A Temps et à contre-Temps

L’accès ouvert scientifique et le défi du partenariat avec les éditeurs

La toute fin juillet a vu l’annonce de nouvelles importantes sur le front de l’accès ouvert des publications scientifiques en Suisse, dit open access ou OA.

Art designer at PLoS, © CC BY-SA 3.0; https://commons.wikimedia.org/wiki/File:Open_Access_PLoS.svg

C’est d’abord Le Courrier qui, du bout du lac, annonçait le 27  juillet que l’Université de Lausanne souhaitait « arriver à l’objectif de 100% [des publications en accès ouvert] d’ici à 2024 ». L’institution académique avait auparavant signalé son intérêt pour la Déclaration de Berlinet Dora, deux démarches visant à promovoir activement l’OA et « à supprimer la corrélation automatique entre le facteur d’impact d’une revue scientifique et la qualité intrinsèque de la contribution d’un scientifique ».

Cet article s’est trouvé d’autant plus souligné que quatre jours plus tard, le Fonds National Suisse (FNS) faisait part des résultats d’une enquête européenne sur les publications scientifiques en accès ouvert, avec la bonne nouvelle de voir la Suisse au premier rang de cet effort : « Avec 39 % de publications en Open Access (OA), la Suisse occupe la première place en comparaison internationale. A l’échelle mondiale, ce sont tout juste 30 % des résultats de la recherchequi sont accessibles librement ». Et le FNS de redire clairement l’échelle temporelle de sa politique OA : « La recherche financée par le FNS contribue à ce bon résultat de la Suisse : environ 50 % des publications qui en sont issues entre 2011 et 2017 sont librement accessibles, et le FNS entend atteindre un taux de libre accès de 100 % d’ici 2020 grâce à sa politique OA. Il soutient ainsi l’utilisation rapide de nouvelles connaissances par la science, l’économie et la société ».

Cette news synthétique du FNS ne mentionne toutefois pas les éditeurs ; l’article du Courrier le fait, mais essentiellement au titre d’acteurs récalcitrants d’une évolution en cours qu’ils ne feraient que freîner : c’est ainsi que « les universités font pression sur les éditeurs », car la « mainmise des éditeurs privés sur les publications académiques agace de plus en plus le monde académique », dit l’article. C’est exactement ici que la Suisse a le plus de pain sur la planche de l’OA des publications scientifiques. Et ce sont les chercheurs qui doivent le dire, urgemment.

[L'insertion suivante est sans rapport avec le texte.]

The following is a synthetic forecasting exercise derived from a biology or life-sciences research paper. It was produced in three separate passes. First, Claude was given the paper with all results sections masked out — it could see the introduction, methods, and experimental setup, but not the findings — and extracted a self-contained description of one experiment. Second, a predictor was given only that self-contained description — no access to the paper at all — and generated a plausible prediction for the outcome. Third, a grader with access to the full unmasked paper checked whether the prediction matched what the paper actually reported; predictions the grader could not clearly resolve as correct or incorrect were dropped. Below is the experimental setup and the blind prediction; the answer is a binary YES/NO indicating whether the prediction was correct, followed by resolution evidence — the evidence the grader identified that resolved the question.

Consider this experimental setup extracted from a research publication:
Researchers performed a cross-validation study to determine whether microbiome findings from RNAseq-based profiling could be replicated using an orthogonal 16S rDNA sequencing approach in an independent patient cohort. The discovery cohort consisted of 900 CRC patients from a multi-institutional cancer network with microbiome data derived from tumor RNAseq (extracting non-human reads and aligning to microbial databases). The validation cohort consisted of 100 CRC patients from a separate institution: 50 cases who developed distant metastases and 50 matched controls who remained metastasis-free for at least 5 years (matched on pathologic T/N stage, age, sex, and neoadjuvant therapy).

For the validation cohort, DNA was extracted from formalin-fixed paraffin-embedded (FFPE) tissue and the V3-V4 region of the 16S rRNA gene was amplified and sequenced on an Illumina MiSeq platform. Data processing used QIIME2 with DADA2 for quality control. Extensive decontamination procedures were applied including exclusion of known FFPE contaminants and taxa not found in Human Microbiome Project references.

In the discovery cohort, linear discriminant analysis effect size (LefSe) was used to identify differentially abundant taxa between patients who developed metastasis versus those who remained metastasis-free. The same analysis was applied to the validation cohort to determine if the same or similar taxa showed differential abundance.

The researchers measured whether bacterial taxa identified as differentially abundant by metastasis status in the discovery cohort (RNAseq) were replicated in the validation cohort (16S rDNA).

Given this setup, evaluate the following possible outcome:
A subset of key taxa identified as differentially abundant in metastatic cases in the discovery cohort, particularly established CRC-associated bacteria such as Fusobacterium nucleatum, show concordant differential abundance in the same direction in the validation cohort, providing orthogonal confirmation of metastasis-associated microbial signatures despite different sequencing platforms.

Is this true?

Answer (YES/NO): NO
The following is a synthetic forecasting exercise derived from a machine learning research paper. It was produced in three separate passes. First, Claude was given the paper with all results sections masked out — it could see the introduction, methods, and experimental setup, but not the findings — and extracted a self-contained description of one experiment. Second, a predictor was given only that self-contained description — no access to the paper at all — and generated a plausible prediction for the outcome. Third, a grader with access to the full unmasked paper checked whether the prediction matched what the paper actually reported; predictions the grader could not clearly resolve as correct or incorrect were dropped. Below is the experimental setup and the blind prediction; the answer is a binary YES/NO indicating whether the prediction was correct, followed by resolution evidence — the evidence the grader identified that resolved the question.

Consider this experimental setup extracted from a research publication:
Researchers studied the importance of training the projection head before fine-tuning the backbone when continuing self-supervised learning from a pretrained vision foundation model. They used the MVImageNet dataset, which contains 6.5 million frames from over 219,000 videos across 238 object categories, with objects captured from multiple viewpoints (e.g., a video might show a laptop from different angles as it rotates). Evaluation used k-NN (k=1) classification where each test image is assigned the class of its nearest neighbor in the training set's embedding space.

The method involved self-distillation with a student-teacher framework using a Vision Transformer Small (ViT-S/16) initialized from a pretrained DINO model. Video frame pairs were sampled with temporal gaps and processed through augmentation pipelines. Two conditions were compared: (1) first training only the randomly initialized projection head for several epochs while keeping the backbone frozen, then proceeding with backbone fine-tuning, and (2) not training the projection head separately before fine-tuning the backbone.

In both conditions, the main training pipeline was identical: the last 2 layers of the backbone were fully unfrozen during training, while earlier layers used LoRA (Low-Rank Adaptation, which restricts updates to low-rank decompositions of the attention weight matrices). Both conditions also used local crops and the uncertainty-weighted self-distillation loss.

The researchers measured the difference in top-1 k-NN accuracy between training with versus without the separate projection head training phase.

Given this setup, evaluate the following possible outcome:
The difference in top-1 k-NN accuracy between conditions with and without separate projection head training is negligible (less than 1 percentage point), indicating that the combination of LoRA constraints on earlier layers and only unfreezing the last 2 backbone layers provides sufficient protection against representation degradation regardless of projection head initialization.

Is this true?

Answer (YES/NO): NO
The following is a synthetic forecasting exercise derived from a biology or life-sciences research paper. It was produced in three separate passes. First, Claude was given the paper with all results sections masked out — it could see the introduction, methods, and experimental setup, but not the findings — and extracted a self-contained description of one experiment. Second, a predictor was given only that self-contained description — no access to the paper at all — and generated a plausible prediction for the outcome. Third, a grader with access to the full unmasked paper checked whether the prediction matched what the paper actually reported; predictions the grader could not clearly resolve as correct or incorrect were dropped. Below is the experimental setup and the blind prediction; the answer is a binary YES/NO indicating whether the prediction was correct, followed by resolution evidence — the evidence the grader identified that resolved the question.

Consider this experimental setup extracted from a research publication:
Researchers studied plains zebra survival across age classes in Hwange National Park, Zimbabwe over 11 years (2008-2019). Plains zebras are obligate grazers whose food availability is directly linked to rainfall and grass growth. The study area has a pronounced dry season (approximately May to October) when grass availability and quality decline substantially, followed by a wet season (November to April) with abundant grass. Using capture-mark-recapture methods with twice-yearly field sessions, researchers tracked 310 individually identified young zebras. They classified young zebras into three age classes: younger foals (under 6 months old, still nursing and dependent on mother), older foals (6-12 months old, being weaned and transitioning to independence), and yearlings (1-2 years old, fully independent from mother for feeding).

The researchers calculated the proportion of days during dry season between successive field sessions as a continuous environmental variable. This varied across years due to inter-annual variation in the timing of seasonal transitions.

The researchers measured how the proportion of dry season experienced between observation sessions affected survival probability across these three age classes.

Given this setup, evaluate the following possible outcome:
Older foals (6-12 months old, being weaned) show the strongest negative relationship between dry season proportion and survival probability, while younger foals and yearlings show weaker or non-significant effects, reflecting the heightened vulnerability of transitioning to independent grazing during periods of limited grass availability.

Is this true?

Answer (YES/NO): NO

L’éditeur scientifique est un acteur crucial de la mécanique académique. Il certifie et atteste de la qualité d’une recherche, par un réseau bien établi de collections et d’examen des travaux (peer-review). Il fait connaître les publications par ses réseaux de publicité, par le réseau des bibliothèques, par sa présence dans les colloques et auprès des chercheurs. Il est un partenaire pour toutes les questions de copyright, qui ne font que devenir chaque jour plus délicates dans la culture digitale. Il est enfin un garant de régulation entre les partenaires académiques.

Mais à l’heure de l’OA, tous les éditeurs ne sont pas sur pied d’égalité : si le FNS dispose de moyens importants pour permettre aux chercheurs de garder les précieux partenaires que sont les éditeurs scientifiques, tel n’est pas le cas dans la plupart des autres pays européens. Par ailleurs, tous les éditeurs n’ont pas la même sensibilités aux défis numériques : il faut, à l’évidence, des nouveaux modèles de publications pour accompagner les recherches se déroulant de plus en plus souvent dans des « environnements virtuels de recherche », virtual research environments.

Heureux sommes-nous d’être en tête de liste des pays européens pour l’OA : faisons de cette marge encourageante l’occasion de prendre le temps de repenser et redéployer nos partenariats avec les éditeurs scientifiques.